(Pardon the attempt at whimsical humor. Yet, the temptation can’t be resisted: Often people proclaim they want feedback, yet when they receive it, they shun it. This act of rebuffing data or the gift of someone’s perspective is rarely intentional; the ego acts in deceptive ways when protecting itself.)
To ensure you aren’t bothered by the attempts of others to support your development, here are the top 5 responses you can give to someone who’s attempting to help you improve:
- “Your approach will never work, because…” Message: I’m bounded by the limits of my beliefs and can’t grow at the moment. (Please come back when you’ve got better ideas, you idiot.)
- “I was just about to do that.” Message: My ego can’t stand the idea that you may think I’m not capable, so I must proclaim my superiority. In the future, please be aware that I already have all the data and answers I need.
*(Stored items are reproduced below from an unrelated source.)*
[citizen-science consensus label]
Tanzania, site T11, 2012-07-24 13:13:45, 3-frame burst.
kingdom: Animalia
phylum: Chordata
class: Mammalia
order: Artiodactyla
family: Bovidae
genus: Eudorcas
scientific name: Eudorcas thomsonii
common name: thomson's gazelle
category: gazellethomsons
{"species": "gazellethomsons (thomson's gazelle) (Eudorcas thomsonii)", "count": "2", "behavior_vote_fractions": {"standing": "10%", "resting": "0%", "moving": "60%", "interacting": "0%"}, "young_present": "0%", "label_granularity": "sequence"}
- “I’ve already implemented your advice and it didn’t work.” Message: I’m unable to learn from past experiences. Thank you for sharing, however I would rather just sit in my self-pity.
- “You’re giving the wrong person feedback. What they said about me is not the truth. They’re the ones who need your counsel – not me.” Message: By pointing the blame at others it relinquishes my accountability for our troubles. Please understand that I’m relatively perfect and don’t have to change. They do.
- “Your ideas are easy for you to recommend. But you don’t have to navigate my reality. If you did, you’d act just like me.” Message: I’m a victim of my circumstances and unable to take responsibility. I don’t want to be hopeless, but I am. Move along, please.
I recognize all of these responses to feedback – because I’m culpable of responding the same way. (Aren’t we all?) Realizing our own potential is one of the most difficult, never-ending-tasks we all face.
Which is why feedback is so essential. Therefore, what are two effective ways to respond to feedback from others?
- “Thank you. I appreciate how much you care.”
- “Please, tell me more. I’d like to better understand.”
Do you get a lot of feedback from others? Your past responses predict the quality and quantity of insights and observations you’ll receive from others in the future.